RIZCALLAH Cecilia - Le principe de confiance mutuelle à l'épreuve d'une crise des valeurs (8h)
Pour reprendre les mots de la Cour de justice de l’Union européenne, la construction juridique de l’Union européenne « repose sur la prémisse fondamentale selon laquelle chaque État membre partage avec tous les autres États membres, et reconnaît que ceux-ci partagent avec lui, une série de valeurs communes sur lesquelles l’Union est fondée ». Au rang de ces valeurs communes, les droits fondamentaux, l’État de droit et la démocratie occupent une place centrale. «Cette prémisse », toujours selon la Cour de justice, « implique et justifie l’existence de la confiance mutuelle entre les États membres ». Le principe de confiance mutuelle permet à son tour l’établissement de collaborations étroites entre les États membres, malgré les disparités substantielles et procédurales que présentent leurs systèmes juridiques.
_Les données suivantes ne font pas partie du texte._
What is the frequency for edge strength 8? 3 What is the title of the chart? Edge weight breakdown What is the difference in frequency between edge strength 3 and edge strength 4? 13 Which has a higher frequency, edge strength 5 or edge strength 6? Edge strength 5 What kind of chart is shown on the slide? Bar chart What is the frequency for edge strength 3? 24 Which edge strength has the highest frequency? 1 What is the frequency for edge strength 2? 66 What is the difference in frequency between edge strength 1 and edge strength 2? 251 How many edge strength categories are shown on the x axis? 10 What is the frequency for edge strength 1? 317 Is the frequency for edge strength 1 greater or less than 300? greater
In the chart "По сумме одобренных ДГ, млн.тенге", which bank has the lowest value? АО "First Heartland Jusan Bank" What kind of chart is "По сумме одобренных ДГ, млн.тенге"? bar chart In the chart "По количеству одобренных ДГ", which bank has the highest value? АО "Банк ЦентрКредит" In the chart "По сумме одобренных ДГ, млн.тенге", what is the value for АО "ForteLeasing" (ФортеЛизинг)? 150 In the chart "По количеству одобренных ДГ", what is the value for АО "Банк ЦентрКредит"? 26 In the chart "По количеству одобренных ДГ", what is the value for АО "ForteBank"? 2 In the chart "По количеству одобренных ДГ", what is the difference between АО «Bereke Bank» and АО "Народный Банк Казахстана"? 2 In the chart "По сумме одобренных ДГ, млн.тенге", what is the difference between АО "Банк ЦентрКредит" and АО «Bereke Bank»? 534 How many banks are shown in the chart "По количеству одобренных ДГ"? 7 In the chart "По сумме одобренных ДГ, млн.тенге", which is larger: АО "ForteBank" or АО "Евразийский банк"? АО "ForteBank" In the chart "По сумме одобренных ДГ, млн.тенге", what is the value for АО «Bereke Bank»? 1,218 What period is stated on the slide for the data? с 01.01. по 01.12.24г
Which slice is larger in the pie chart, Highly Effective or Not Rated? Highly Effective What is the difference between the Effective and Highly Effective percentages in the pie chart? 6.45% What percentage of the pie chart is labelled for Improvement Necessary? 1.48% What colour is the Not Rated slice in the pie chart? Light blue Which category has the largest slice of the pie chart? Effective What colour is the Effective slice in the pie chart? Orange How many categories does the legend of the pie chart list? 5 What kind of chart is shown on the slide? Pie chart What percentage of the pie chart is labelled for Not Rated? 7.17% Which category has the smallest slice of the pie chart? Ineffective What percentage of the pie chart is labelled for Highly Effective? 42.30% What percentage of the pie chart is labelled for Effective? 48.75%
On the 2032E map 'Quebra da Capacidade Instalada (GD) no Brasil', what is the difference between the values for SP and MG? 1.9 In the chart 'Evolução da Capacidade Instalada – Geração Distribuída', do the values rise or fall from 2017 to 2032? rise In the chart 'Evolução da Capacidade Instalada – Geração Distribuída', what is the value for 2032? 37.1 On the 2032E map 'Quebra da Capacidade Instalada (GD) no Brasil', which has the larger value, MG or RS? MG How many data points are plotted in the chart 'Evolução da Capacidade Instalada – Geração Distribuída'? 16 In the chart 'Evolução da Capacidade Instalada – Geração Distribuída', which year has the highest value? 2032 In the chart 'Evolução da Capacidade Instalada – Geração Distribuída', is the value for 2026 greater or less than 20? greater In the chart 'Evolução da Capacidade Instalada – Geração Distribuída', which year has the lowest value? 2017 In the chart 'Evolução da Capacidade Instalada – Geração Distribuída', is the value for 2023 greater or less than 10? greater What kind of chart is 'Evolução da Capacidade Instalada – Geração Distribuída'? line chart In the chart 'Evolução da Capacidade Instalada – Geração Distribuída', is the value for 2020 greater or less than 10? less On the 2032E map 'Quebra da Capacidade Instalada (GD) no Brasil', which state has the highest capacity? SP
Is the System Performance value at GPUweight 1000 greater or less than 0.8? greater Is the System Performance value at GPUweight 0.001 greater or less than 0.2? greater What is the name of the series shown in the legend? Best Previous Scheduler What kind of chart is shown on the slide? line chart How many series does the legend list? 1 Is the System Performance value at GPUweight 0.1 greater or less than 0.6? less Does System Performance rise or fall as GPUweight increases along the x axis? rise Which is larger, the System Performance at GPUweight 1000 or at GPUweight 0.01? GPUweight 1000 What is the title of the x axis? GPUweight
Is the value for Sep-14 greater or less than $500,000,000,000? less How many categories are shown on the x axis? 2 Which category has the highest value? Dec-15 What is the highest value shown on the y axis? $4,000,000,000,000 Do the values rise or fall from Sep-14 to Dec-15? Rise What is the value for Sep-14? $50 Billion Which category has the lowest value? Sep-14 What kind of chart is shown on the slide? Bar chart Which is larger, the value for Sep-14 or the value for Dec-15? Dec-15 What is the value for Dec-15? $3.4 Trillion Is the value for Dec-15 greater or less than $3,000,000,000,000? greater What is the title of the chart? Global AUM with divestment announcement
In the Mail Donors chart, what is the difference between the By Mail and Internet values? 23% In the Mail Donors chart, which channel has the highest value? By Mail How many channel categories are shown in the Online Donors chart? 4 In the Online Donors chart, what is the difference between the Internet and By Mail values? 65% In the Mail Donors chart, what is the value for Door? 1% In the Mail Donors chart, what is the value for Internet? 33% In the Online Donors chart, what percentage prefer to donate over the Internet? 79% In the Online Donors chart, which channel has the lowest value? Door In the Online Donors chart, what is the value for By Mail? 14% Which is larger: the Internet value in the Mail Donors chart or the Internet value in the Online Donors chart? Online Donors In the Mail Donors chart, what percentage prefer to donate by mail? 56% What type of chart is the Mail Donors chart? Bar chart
Il joue un rôle crucial dans quasiment tous les domaines du droit de l’Union européenne du droit du marché intérieur, à celui de l’espace de liberté, de sécurité et de justice, en particulier dans les domaines de la coopération judiciaire en matière civile et pénale, ainsi que dans le cadre du régime européen commun d’asile. Le principe de confiance mutuelle constitue désormais une véritable charpente du système juridique européen, qui s’ajoute à d’autres principes structurels fondamentaux du droit de l’Union européenne, tels que les principes de primauté et d’effet direct.
La sémantique de la confiance mutuelle entre les États membres est d’ailleurs très présente dans les discours officiels de l’Union européenne. Pourtant, l’Union européenne est actuellement en proie à une « crise des valeurs ». Cette crise se manifeste par des remises en cause de plus en plus fréquentes et flagrantes des valeurs, telles que les droits fondamentaux et l’État droit, valeurs qui sont supposées cimenter les relations entre les États membres. Comment continuer à justifier les coopérations approfondies entre les États membres, fondées sur une prétendue confiance mutuelle, alors que les fondements de celle-ci s’érodent? Faut-il réinventer ce principe de confiance, pour qu’il puisse continuer à être opérationnalisé, en dépit d’une absence de consensus quant aux principes fondamentaux qui sont supposés régir les ordres juridiques des États membres ?
Ces interrogations, nourries par le contexte politique qui trahit des divisions fondamentales entre les États membres quant au sens de l’intégration européenne et des valeurs qui la fondent, seront au cœur de ce séminaire. Celui-ci aura pour objectif de fournir aux étudiants une compréhension approfondie des principes qui régissent les relations entre les États membres au sein de l’Union européenne, tout en les engageant dans une réflexion active sur les défis juridiques et constitutionnels auxquels ces relations sont aujourd’hui confrontées. Cette réflexion se déploiera sur fond de tension persistante entre deux conceptions de l’Union européenne : celle d’une communauté fondée sur des valeurs partagées et celle d’une coopération motivée par les intérêts nationaux — tension qui ne cesse de façonner son évolution et ses équilibres internes.